# [Data listing]
========================================
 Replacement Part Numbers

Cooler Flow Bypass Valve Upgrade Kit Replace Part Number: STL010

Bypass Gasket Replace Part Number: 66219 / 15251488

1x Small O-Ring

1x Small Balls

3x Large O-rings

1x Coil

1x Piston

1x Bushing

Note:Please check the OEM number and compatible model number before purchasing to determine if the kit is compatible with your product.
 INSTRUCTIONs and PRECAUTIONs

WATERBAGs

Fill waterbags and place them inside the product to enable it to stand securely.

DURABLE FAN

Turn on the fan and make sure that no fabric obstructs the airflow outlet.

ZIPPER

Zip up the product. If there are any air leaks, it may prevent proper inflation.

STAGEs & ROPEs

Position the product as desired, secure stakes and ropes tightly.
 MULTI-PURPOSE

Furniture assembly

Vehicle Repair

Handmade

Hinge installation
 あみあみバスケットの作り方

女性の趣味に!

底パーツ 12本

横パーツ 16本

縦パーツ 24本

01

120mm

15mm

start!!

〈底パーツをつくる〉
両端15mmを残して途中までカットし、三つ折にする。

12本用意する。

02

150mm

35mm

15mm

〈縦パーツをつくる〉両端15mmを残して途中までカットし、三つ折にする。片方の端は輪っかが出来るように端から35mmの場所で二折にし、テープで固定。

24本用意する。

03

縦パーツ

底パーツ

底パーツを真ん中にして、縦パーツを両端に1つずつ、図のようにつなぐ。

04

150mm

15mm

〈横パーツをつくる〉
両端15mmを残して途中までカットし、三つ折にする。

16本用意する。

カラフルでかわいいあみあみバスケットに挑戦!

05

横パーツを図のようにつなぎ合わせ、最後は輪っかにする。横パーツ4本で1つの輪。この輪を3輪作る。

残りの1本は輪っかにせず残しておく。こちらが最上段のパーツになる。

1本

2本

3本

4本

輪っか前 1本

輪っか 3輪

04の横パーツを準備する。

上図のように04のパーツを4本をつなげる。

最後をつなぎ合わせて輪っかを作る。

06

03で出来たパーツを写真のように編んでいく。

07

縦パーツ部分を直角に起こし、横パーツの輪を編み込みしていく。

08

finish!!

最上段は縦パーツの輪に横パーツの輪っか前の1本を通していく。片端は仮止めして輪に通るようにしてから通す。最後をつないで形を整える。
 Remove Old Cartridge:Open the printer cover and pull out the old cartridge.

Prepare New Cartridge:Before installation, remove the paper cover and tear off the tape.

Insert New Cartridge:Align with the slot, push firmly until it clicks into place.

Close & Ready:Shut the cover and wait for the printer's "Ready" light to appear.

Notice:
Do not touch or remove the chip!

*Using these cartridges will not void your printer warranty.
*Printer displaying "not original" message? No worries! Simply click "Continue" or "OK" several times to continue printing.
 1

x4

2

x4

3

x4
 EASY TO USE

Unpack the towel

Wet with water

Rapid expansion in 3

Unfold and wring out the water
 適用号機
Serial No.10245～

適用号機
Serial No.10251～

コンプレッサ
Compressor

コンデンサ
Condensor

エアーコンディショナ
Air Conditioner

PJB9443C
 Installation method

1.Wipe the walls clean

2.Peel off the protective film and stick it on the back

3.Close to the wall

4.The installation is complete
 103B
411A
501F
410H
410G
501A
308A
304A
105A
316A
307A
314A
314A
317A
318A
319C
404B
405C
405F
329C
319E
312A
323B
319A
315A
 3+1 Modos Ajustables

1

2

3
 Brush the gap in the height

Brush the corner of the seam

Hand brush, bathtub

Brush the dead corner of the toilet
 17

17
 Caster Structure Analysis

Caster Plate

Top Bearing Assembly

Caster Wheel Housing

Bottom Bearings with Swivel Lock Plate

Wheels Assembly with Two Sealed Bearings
========================================
# [Required work]
The expected response is the material above given again line by line, from its first line to the line holding "Note:Please check the", inclusive.

# [Written solution]
 Replacement Part Numbers

Cooler Flow Bypass Valve Upgrade Kit Replace Part Number: STL010

Bypass Gasket Replace Part Number: 66219 / 15251488

1x Small O-Ring

1x Small Balls

3x Large O-rings

1x Coil

1x Piston

1x Bushing

Note:Please check the OEM number and compatible model number before purchasing to determine if the kit is compatible with your product.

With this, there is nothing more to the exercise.